A côté de ça, Sterling soigne aussi sa cote de popularité par quelques gestes de classe, comme lorsqu’il célèbre un but en sélection en rendant hommage à un enfant décédé, ou lorsqu’il invite la semaine passée plus de 500 enfants d’un quartier populaire à Wembley, pour assister à la demi-finale de Cup.

Un engagement, ou plutôt des engagements, qui lui valent les louanges de quelques consultants influents outre-Manche, comme Rio Ferdinand. "Je pense qu’il a effectivement pu être jugé sur la couleur de sa peau, et qu’on n’est pas loin de la vérité, a expliqué l’ancien capitaine des Three Lions à BT Sport. Je pense que d’autres jeunes joueurs de toutes les cultures peuvent prendre note de ce qu’il fait. Il est en train de mûrir, non seulement sur le terrain, mais aussi en dehors. La manière dont il se comporte est remarquable."

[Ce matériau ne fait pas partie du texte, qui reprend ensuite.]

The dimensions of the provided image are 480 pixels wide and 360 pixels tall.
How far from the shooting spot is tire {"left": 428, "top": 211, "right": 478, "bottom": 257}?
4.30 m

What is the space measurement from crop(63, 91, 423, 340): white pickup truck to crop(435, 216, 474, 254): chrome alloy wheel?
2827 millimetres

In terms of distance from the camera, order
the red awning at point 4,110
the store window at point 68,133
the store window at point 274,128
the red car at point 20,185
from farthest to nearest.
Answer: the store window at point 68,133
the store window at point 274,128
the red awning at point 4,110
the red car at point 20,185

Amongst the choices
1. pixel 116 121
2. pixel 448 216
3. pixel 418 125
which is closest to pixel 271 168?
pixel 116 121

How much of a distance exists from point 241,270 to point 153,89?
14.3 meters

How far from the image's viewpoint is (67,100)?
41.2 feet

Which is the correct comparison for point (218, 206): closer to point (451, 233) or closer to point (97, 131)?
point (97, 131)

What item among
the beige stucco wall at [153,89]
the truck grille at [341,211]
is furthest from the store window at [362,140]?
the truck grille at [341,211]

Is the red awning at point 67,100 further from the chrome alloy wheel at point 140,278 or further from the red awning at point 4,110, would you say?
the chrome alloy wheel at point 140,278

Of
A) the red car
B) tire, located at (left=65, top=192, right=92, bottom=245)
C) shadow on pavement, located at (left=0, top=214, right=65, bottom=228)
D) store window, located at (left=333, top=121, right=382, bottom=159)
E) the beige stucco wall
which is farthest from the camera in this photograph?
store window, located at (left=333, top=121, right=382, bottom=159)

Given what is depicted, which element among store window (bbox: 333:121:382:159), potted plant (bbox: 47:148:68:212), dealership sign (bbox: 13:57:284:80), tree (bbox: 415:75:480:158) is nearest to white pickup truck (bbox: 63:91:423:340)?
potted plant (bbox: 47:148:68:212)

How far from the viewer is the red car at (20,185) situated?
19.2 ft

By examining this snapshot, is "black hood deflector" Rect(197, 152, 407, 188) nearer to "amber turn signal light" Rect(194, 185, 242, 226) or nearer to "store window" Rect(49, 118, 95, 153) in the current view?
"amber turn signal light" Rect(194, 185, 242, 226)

Des performances qui lui confèrent un nouveau statut

Si Ferdinand parle de son évolution sur le terrain, c’est aussi parce que Sterling est en train de réaliser une vraie bonne saison d’un point de vue purement sportif (19 buts avec City), en témoignent son récent triplé contre Watford en Premier League, ou ses quatre buts en deux matchs d’éliminatoires à l’Euro 2020 avec l’équipe nationale. "Il a été critiqué et jugé pour la maison qu’il a offert à sa mère, mais personne ne parle jamais de ce qu’il fait sur le terrain, notait il y a quelques semaines Paul Pogba, pourtant joueur de l’autre Manchester, le grand rival. Il marque des buts, il a encore mis un hat trick il n’y a pas longtemps, il a été au top avec City."

A tel point que le nom du Skyblue circule aujourd'hui pour recevoir le trophée de joueur de l'année en Angleterre. Plusieurs figures connues poussent en ce sens, comme Yaya Touré, et le magazine Forbes y est même allé de sa tribune pour le soutenir, en le félicitant pour sa progression, sa régularité, mais aussi pour son attitude dans une saison plus qu'agitée.

De nombreux observateurs saluent d'ailleurs le travail de Pep Guardiola, qui a su faire de lui un joueur efficace et plus complet qu'autrefois. Le coach, qui devait encore remonter les bretelles de Sterling en novembre dernier pour un chambrage de trop, en a fait l’un de ses joueurs-clés et parle désormais de lui avec les yeux qui brillent. Mardi soir, c’est de l’attaquant vif et adroit que le technicien espagnol aura besoin pour battre Tottenham en quart de finale aller de Ligue des champions. Mais c’est un peu plus qu’un footballeur que l’Angleterre observera.